ANNAPOLIS- Environmental leaders joined forces Tuesday to demand that Gov.-elect Martin O’Malley follow through on his campaign promise to fully fund the state’s primary land conservation program.
Even though O’Malley is expected to inherit a large budget deficit, the incoming governor should not raid Program Open Space dollars to balance the budget, they said.
“We’re facing severe fiscal times…and that means tough choices,” said Jennifer Bevan-Dangel, staff attorney for Environment Maryland. “No matter where [O’Malley’s] intentions lie, he’s going to have to make a very tough decision about what gets funded and what doesn’t.”
The remarks came at a press conference at which Environment Maryland issued a report showing the urgent need for land conservation funding.
Speakers sounded optimistic about the new governor.
“After years of not having a seat at the table fighting pro-developer pro-sprawl policies, Maryland LCV and environmental community look forward to having partners in the State House and in the governor’s office,” said Cindy Schwartz, executive director of the Maryland League of Conservation voters. “We know that they will work to protect lands and meet the growth challenges that we face.”
O’Malley won broad support from environmentalists during his campaign in part because he vowed to use all Open Space dollars for the program’s intended purpose of purchasing land and parks.

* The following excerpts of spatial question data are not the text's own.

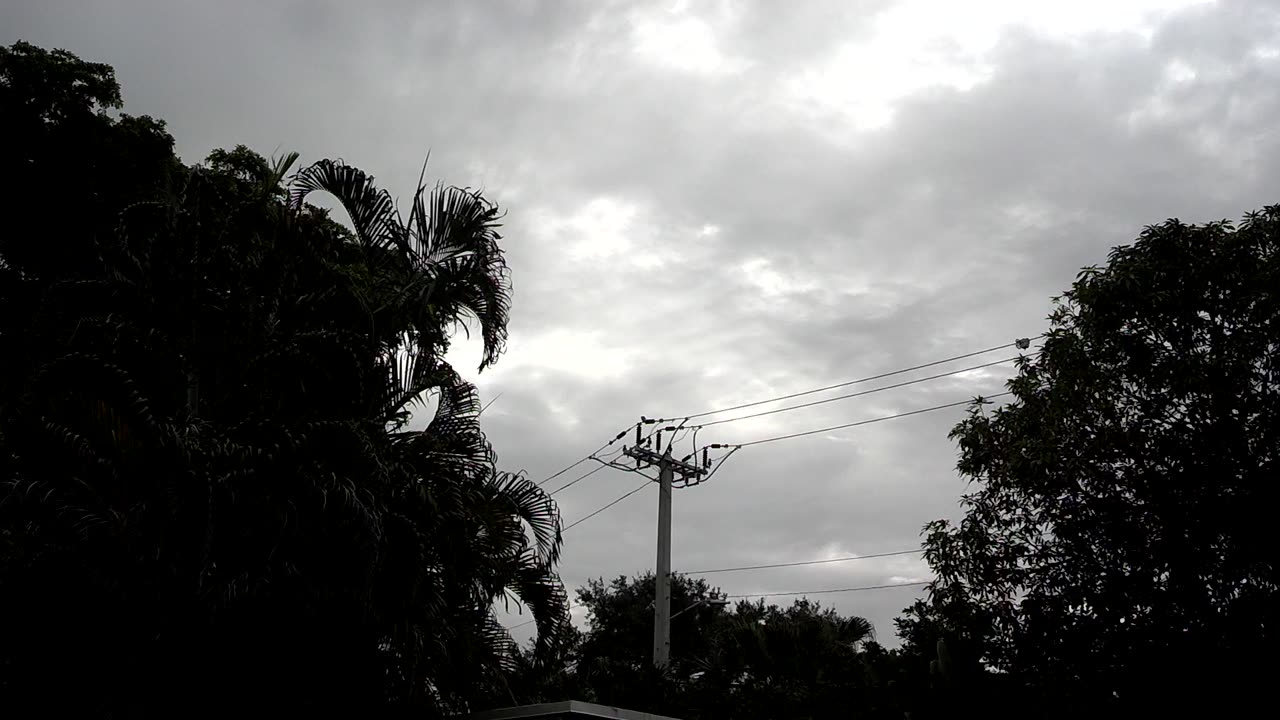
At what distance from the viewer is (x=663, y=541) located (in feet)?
85.7

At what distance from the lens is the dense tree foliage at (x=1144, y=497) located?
1359 cm

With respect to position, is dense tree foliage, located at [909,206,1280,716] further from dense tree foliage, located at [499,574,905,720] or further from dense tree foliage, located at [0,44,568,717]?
dense tree foliage, located at [0,44,568,717]

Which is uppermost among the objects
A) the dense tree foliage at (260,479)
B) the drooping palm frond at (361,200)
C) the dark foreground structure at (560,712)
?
the drooping palm frond at (361,200)

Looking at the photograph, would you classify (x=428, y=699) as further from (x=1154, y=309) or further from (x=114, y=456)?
(x=1154, y=309)

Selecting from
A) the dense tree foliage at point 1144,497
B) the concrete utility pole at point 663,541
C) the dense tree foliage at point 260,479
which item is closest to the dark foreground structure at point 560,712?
the dense tree foliage at point 260,479

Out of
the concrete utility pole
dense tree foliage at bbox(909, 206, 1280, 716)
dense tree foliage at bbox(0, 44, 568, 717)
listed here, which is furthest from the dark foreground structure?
the concrete utility pole

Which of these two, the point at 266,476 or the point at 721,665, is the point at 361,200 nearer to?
the point at 266,476

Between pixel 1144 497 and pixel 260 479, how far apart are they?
10.5 m

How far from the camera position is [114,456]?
10234 millimetres

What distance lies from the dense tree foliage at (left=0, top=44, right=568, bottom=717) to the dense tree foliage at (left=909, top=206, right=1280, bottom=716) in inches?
249

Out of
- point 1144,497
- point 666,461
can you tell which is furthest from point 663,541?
point 1144,497

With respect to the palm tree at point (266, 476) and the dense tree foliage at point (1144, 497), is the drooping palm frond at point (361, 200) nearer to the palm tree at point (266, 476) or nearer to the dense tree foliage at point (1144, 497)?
the palm tree at point (266, 476)

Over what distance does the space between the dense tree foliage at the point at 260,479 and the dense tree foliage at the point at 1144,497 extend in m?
6.33

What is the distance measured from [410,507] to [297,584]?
1435mm
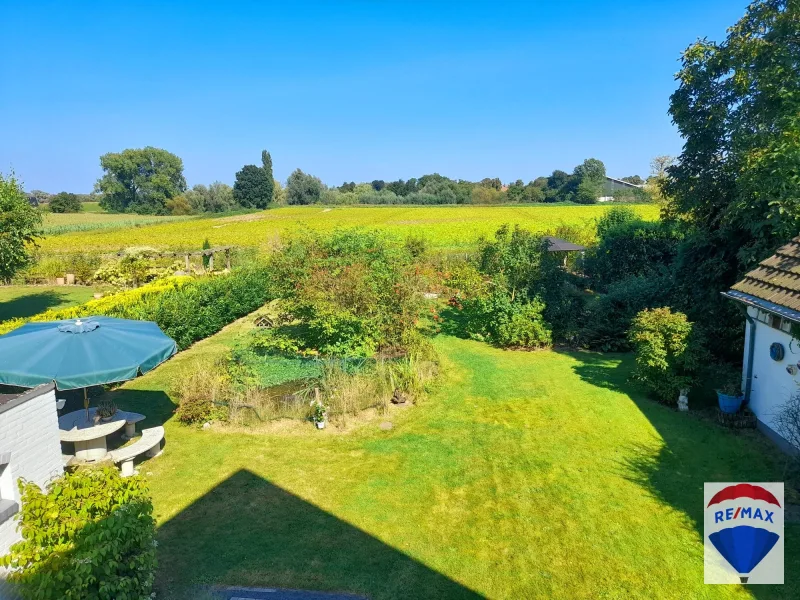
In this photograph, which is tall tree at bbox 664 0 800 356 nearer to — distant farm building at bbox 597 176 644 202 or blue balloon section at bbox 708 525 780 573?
blue balloon section at bbox 708 525 780 573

Rick Abbruzzese, an O’Malley spokesman, said that despite a budget shortfall which could be as much as $400 to $500 million, the governor remains “committed to fully funding Program Open Space.”
The fund for Program Open Space draws its money from the real estate transfer tax and, according to Partners for Open Space, has protected more than 800,000 acres of land from development.
But under Gov. Robert L. Ehrlich’s direction, Maryland siphoned off more than $480 million in dedicated funds to balance the budget, according to Environment Maryland.
“During that time, land conservation pretty much ground to a halt,” said Marcia Verploegen Lewis, campaign director of Partners for Open Space.
The report highlighted seven places throughout Maryland that are increasingly imperiled by development.
The locations included Prettyboy Reservoir, which is among the reservoirs that supply drinking water to 1.8 million people in the Baltimore region; Annapolis Neck, undeveloped property near the bay; Terrapin Run, a proposed development near Alleghany County’s Green Ridge State Forest; the Eastern Shore’s Assawoman Bay and Blackwater National Wildlife Refuge, both areas of vibrant wildlife; and Cayots Corner and the Patuxent River Rural Legacy Area, farming districts in Cecil County and Prince George’s County, respectively.
Bevan-Dangel said Environment Maryland selected the seven diverse areas in large part to show that “sprawl isn’t something that just represents central Maryland anymore.”
“The locations are important not only for ecological reasons but for heritage and quality of life,” she said. “These are seven classic examples of poorly planned growth decisions.”
Bevan-Dangel and others called on Maryland to direct development to already developed areas that have the necessary infrastructure to sustain growth.
Terry Cummings, Maryland grassroots coordinator for the Chesapeake Bay Foundation, called for the creation of regional authorities to oversee development and land use planning at the local level. “It’s really a choice about whether we want to live in a rational, sane way, or be content with overcrowded schools, clogged roads, fewer and fewer farms, less open space, a degraded environment and a very sick bay,” he said.